━━━ TEXTAUSZUG

Was haben wir heute gelernt? Die lustigen Videos mit stellenweiser Kriegsrhetorik, die Steffen Seibert persönlich zu verantworten und ausgerechnet am Volkstrauertag veröffentlicht hat, sind nur für das Ausland gemacht. Denn hier gab es ausschließlich Lob, während die Spaßbremsen in Deutschland an allem nur herummäkeln. Vermutlich liegt das daran, dass die früheren Spaßmacher selbst nicht mehr im Theater auftreten dürfen und sich vom Hartz IV-Satz tatsächlich nur noch die Dosenravioli leisten können. Das ist jetzt aber nur so eine Vermutung.
Am Abend war dann klar, dass fünf Stunden Beratungen zwischen Kanzleramt und Ministerpräsidenten zu nichts außer ein paar neuen ernsten Appellen führen. Liebe Kinder, auch ihr müsst Euch jetzt daran gewöhnen und lernen, was zwei feste Hausstände sind – also außerhalb von Kita und Schule. Die Länder pochen mal wieder auf ihre Eigenständigkeit, wollen nicht nur Dienststelle des Kanzleramtes sein, wie Bodo Ramelow betonte. Nur warum verkünden die Länderchefs dann genau das, was zuvor schon Merkel, Müller und Söder genau so mitteilten? Was für eine Verschwendung von Lüftungszeit, vor allem, wenn Söder spricht.

━━━━━━
━━━ BEREITGESTELLTES MATERIAL

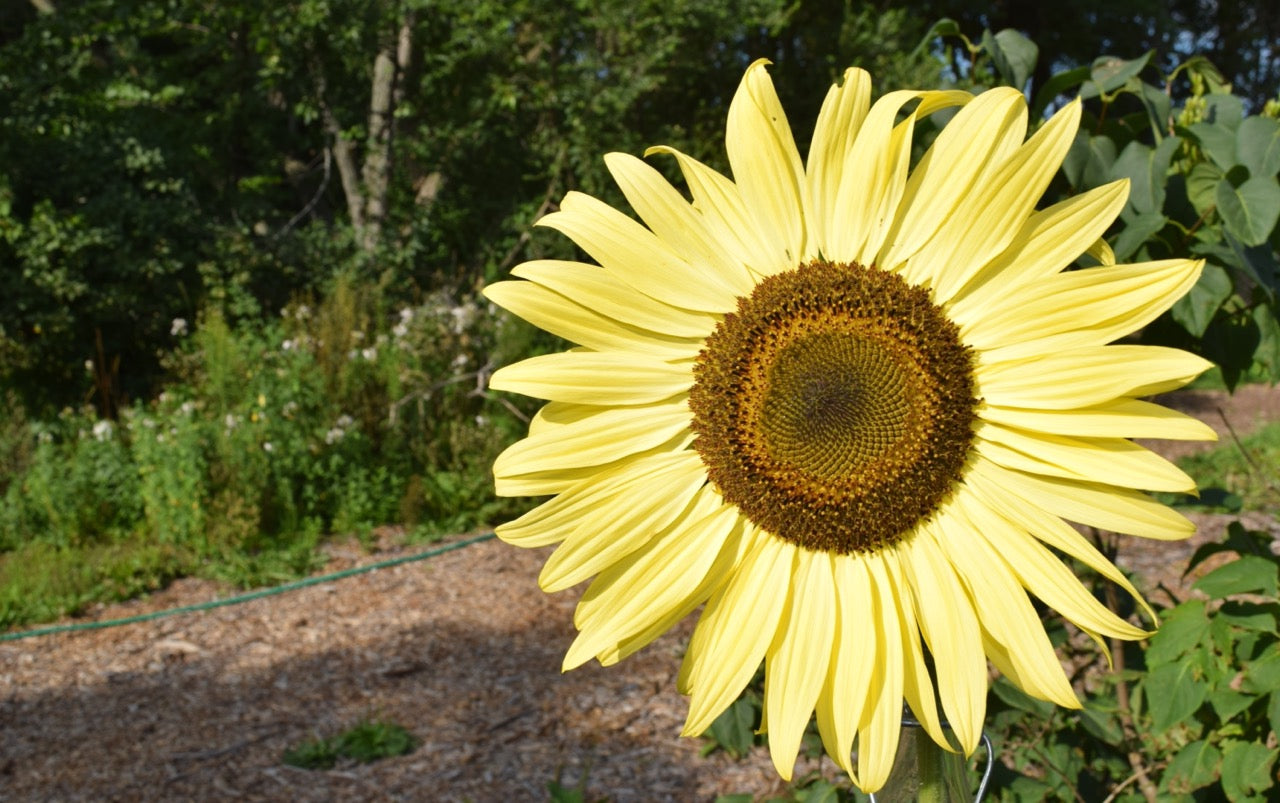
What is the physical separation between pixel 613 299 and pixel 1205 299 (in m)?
0.75

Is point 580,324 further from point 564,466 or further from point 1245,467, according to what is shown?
point 1245,467

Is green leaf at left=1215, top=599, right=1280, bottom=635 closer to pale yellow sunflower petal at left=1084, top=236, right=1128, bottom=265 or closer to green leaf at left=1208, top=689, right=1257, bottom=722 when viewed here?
green leaf at left=1208, top=689, right=1257, bottom=722

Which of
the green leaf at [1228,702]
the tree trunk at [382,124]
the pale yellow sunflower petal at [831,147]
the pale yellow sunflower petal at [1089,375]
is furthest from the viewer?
the tree trunk at [382,124]

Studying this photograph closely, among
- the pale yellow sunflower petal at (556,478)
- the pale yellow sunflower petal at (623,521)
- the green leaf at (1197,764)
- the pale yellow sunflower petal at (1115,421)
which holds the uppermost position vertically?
the pale yellow sunflower petal at (1115,421)

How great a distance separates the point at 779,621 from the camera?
0.95 meters

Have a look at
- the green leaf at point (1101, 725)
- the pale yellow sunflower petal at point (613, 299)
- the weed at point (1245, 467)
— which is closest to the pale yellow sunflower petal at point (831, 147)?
the pale yellow sunflower petal at point (613, 299)

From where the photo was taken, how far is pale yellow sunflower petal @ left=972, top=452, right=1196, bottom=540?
31.1 inches

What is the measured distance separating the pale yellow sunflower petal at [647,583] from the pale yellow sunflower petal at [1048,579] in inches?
9.2

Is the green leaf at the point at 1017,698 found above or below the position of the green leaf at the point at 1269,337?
below

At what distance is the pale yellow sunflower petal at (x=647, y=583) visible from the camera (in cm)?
94

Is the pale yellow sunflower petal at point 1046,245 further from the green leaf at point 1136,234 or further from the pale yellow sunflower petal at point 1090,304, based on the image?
the green leaf at point 1136,234

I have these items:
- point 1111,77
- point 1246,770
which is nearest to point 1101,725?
point 1246,770

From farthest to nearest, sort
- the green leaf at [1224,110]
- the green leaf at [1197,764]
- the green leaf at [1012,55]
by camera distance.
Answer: the green leaf at [1197,764] < the green leaf at [1224,110] < the green leaf at [1012,55]

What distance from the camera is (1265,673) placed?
1523mm
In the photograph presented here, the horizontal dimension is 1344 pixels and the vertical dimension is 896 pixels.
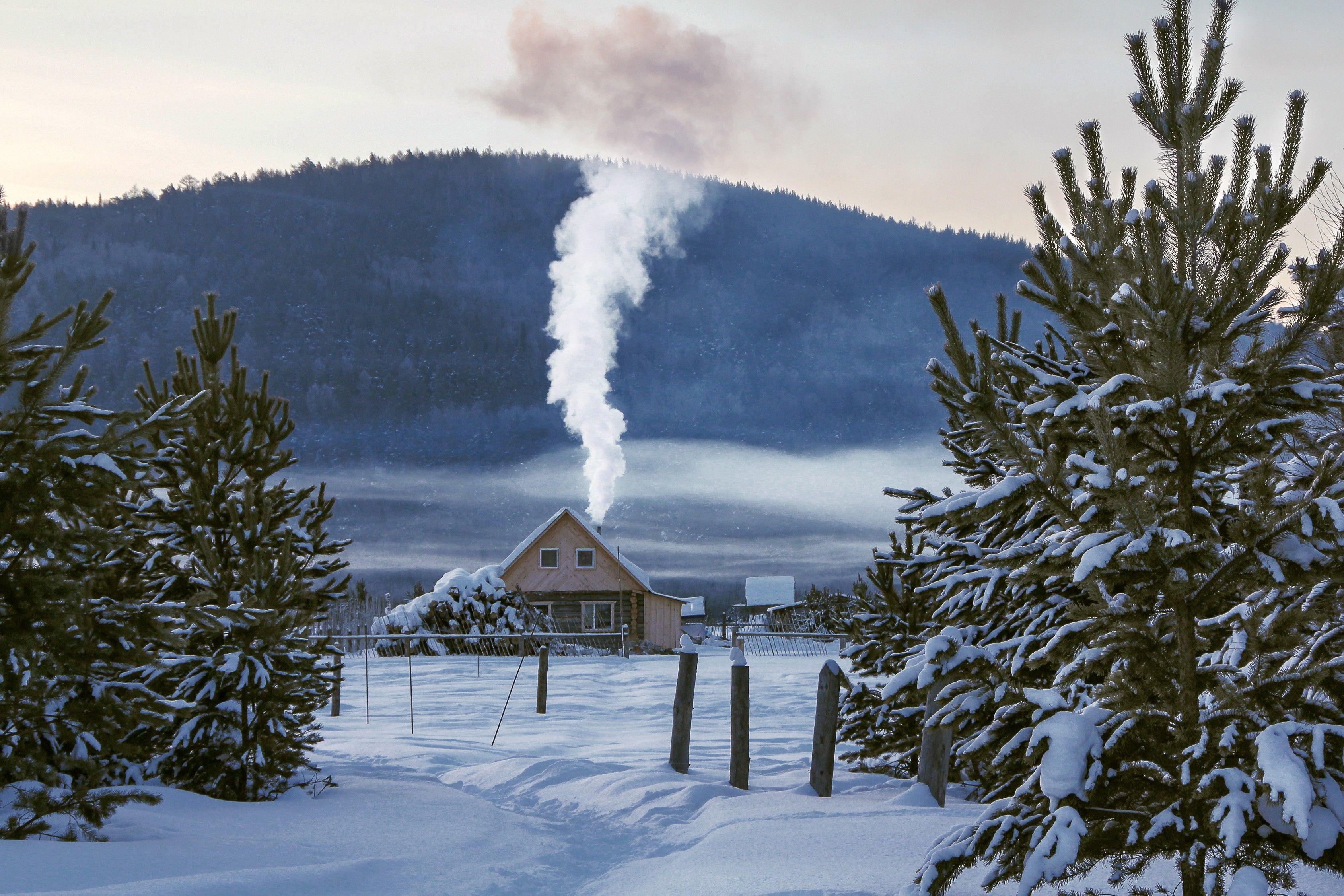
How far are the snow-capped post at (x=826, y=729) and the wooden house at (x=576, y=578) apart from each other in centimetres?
2907

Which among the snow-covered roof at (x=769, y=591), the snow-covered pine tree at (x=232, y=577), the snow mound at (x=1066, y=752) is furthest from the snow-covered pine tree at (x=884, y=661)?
the snow-covered roof at (x=769, y=591)

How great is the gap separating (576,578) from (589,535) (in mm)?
1725

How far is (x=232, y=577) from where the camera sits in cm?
920

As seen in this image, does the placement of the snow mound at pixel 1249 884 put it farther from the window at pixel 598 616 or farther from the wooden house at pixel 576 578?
the window at pixel 598 616

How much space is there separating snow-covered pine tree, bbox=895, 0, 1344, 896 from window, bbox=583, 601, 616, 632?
3418 cm

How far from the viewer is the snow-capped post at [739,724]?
9.90 metres

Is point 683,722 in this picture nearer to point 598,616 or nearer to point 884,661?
point 884,661

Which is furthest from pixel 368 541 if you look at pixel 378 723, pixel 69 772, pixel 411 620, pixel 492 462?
pixel 69 772

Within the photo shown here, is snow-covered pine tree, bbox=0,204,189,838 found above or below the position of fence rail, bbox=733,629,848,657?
above

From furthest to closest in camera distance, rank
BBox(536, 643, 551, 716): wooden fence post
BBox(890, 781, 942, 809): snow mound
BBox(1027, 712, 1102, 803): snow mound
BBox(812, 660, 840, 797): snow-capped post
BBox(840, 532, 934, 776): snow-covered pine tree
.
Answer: BBox(536, 643, 551, 716): wooden fence post → BBox(840, 532, 934, 776): snow-covered pine tree → BBox(812, 660, 840, 797): snow-capped post → BBox(890, 781, 942, 809): snow mound → BBox(1027, 712, 1102, 803): snow mound

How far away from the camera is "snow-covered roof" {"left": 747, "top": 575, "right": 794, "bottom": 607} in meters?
57.6

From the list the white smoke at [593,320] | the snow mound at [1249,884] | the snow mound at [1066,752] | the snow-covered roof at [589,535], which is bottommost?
the snow mound at [1249,884]

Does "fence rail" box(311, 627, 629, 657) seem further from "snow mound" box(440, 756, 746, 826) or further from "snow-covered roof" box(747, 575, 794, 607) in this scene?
"snow-covered roof" box(747, 575, 794, 607)

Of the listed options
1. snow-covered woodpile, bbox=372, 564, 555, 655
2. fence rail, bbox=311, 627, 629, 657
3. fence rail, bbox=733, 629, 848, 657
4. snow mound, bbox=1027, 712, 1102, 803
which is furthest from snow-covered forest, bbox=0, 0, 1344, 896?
fence rail, bbox=733, 629, 848, 657
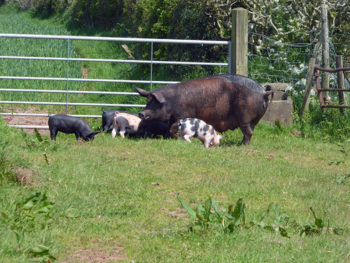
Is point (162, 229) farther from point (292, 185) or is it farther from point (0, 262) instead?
point (292, 185)

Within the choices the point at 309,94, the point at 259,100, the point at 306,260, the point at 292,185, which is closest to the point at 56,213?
the point at 306,260

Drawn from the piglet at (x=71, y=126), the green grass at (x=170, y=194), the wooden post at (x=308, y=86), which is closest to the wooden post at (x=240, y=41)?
the wooden post at (x=308, y=86)

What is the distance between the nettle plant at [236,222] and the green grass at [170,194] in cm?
6

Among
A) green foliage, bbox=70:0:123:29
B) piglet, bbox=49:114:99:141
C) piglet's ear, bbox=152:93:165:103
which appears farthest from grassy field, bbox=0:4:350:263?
green foliage, bbox=70:0:123:29

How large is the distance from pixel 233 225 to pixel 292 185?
2.25 m

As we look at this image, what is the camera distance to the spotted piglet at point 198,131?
8922mm

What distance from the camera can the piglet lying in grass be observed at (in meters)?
8.92

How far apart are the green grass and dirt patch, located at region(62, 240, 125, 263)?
0.02 metres

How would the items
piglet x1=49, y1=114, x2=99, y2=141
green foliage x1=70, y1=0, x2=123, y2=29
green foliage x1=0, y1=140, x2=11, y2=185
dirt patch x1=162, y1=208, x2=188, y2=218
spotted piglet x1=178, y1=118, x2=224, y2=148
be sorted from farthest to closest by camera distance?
green foliage x1=70, y1=0, x2=123, y2=29, piglet x1=49, y1=114, x2=99, y2=141, spotted piglet x1=178, y1=118, x2=224, y2=148, green foliage x1=0, y1=140, x2=11, y2=185, dirt patch x1=162, y1=208, x2=188, y2=218

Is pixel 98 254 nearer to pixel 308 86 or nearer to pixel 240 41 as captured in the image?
pixel 240 41

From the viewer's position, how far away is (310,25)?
1312 cm

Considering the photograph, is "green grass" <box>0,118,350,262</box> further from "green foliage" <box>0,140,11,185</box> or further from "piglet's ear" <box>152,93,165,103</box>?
"piglet's ear" <box>152,93,165,103</box>

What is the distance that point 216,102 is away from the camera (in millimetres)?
9195

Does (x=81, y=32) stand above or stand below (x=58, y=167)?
above
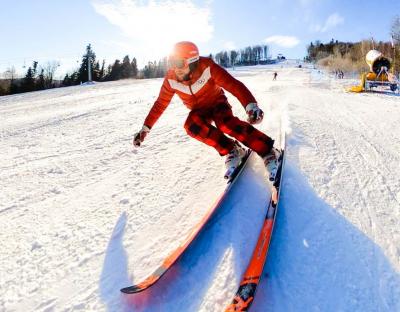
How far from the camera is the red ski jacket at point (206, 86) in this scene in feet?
A: 12.2

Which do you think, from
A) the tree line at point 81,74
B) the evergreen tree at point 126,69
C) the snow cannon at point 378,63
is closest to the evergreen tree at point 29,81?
the tree line at point 81,74

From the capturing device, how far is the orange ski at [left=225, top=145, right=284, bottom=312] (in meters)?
1.96

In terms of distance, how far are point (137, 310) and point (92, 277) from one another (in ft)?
1.66

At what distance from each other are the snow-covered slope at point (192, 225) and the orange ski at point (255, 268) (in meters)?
0.09

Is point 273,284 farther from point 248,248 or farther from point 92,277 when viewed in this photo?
point 92,277

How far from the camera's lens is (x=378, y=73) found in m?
16.2

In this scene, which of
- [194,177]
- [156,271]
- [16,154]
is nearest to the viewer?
[156,271]

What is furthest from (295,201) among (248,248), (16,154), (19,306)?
(16,154)

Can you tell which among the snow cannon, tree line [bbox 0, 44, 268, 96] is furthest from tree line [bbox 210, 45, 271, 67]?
the snow cannon

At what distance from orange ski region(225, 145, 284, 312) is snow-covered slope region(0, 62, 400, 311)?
85mm

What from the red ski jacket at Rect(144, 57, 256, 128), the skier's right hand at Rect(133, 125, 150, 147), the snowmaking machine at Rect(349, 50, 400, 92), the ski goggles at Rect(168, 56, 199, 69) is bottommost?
the skier's right hand at Rect(133, 125, 150, 147)

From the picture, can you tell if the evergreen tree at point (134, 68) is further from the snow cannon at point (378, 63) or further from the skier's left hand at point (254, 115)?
the skier's left hand at point (254, 115)

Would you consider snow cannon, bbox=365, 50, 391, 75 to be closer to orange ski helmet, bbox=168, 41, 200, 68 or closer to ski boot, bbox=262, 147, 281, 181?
ski boot, bbox=262, 147, 281, 181

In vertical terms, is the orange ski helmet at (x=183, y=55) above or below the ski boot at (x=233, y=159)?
above
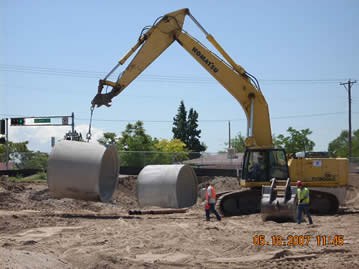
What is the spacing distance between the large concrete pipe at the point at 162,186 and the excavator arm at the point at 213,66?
14.3 feet

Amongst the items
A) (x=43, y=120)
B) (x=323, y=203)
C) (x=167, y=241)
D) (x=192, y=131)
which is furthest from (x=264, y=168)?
(x=192, y=131)

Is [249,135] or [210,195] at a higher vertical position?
[249,135]

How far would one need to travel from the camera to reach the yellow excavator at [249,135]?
21969 mm

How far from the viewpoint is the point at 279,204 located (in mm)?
18875

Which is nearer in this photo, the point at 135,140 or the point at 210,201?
the point at 210,201

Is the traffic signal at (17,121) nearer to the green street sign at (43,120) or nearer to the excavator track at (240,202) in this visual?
the green street sign at (43,120)

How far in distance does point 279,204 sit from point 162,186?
738 cm

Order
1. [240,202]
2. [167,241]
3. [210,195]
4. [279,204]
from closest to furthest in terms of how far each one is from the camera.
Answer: [167,241]
[279,204]
[210,195]
[240,202]

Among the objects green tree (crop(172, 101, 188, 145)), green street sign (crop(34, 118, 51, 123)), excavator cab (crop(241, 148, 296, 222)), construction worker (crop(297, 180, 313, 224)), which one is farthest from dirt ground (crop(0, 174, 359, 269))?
green tree (crop(172, 101, 188, 145))

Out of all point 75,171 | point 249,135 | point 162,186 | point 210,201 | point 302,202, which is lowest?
point 210,201

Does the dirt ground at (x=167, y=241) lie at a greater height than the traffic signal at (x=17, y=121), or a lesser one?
lesser

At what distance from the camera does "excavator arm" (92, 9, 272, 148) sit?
872 inches

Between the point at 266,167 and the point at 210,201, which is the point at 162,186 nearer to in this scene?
the point at 266,167

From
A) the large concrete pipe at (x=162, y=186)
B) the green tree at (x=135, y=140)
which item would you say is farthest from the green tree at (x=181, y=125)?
the large concrete pipe at (x=162, y=186)
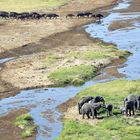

━━━━━━

**ZIELE**
1/ Schreibe aus der Auflistung die Zeilen ab, beginnend mit der Zeile, die „In vertical terms, is“ enthält, bis einschließlich zum Ende der Auflistung. Lass dabei die Bilder weg.
2/ Führe den Kommentar über die Beratungen zwischen Kanzleramt und Ministerpräsidenten im Anschluss an seinen letzten Satz weiter.
Der Text und die Auflistung stehen in keinem Zusammenhang miteinander.

**ERWARTETE ANTWORTEN**
1/
In vertical terms, is the orange ski helmet at (x=183, y=55) above or below the ski boot at (x=233, y=159)?
above
What is the spacing distance between the large concrete pipe at the point at 162,186 and the excavator arm at the point at 213,66?
14.3 feet

Amongst the items
A) (x=43, y=120)
B) (x=323, y=203)
C) (x=167, y=241)
D) (x=192, y=131)
which is furthest from (x=264, y=168)?
(x=192, y=131)

Is [249,135] or [210,195] at a higher vertical position?
[249,135]

How far would one need to travel from the camera to reach the yellow excavator at [249,135]?
21969 mm

How far from the viewpoint is the point at 279,204 located (in mm)?
18875

Which is nearer in this photo, the point at 135,140 or the point at 210,201?
the point at 210,201

Is the traffic signal at (17,121) nearer to the green street sign at (43,120) or nearer to the excavator track at (240,202) in this visual?
the green street sign at (43,120)

How far in distance does point 279,204 sit from point 162,186?
738 cm

Order
1. [240,202]
2. [167,241]
3. [210,195]
4. [279,204]
from closest to furthest in terms of how far each one is from the camera.
Answer: [167,241]
[279,204]
[210,195]
[240,202]

Among the objects green tree (crop(172, 101, 188, 145)), green street sign (crop(34, 118, 51, 123)), excavator cab (crop(241, 148, 296, 222)), construction worker (crop(297, 180, 313, 224)), which one is farthest from dirt ground (crop(0, 174, 359, 269))?
green tree (crop(172, 101, 188, 145))

Out of all point 75,171 | point 249,135 | point 162,186 | point 210,201 | point 302,202, which is lowest?
point 210,201

Does the dirt ground at (x=167, y=241) lie at a greater height than the traffic signal at (x=17, y=121), or a lesser one?
lesser

At what distance from the camera does "excavator arm" (92, 9, 272, 148) sit?
872 inches

Between the point at 266,167 and the point at 210,201, which is the point at 162,186 nearer to in this scene?
the point at 266,167

From
A) the large concrete pipe at (x=162, y=186)
B) the green tree at (x=135, y=140)
which item would you say is farthest from the green tree at (x=181, y=125)?
the large concrete pipe at (x=162, y=186)

2/
Es ist unbedingt geboten, die Kontakte noch weiter zu reduzieren. Nur das hilft, FFP2-Masken natürlich auch, weshalb sie schon im Dezember an Risikogruppen gegen eine geringe Kostenbeteiligung abgegeben werden sollen. Umsonst ist nur der…, na, sie wissen schon. Es gibt auch nur eine Maske pro Winterwoche, denn wichtiger als die Gesundheit der Menschen sind immer noch solide Staatsfinanzen und die Einhaltung der Schuldenbremse. Der Streit ums Geld betrifft auch die Finanzierung der Krankenhäuser, die mit leeren Betten und verschobenen OPs auch kein Geld mehr verdienen. Niedersachsen, Bremen, Mecklenburg-Vorpommern und Brandenburg haben deshalb eine Protokollnotiz hinterlassen, weil den Ministerpräsidenten nicht ganz klar war, wie sie vom Bund über den Tisch gezogen werden.
Die Beschlussvorlage des Bundes wurde übrigens am Sonntagabend nach den Weltkriegsvideos der Bundesregierung gegen 22 oder 23 Uhr versandt, was für eine flächendeckende Verschnupfung in den Staatskanzleien sorgte. Auswirkungen auf den Inzidenzwert sind aber nicht bekannt. Dennoch begeben sich die Landesregierungen bis nächste Woche in Quarantäne und gammeln unter Einhaltung der Kontaktbeschränkungen als besondere Helden ein wenig herum. Am 25. November ist dann mal wieder ein großer Tag der Entscheidung. Dann soll es klare rechtliche Änderungen geben, also weiterhin ohne Parlamentsbeschluss, denn noch in dieser Woche soll das überarbeitete Infektionsschutzgesetz, das von allen Rechtsgelehrten bereits in der Luft zerrissen worden ist, vom Bundestag verabschiedet werden. Die coronale Verzwergung des Parlaments wird damit nicht beendet, wie Heribert Prantl treffend meint.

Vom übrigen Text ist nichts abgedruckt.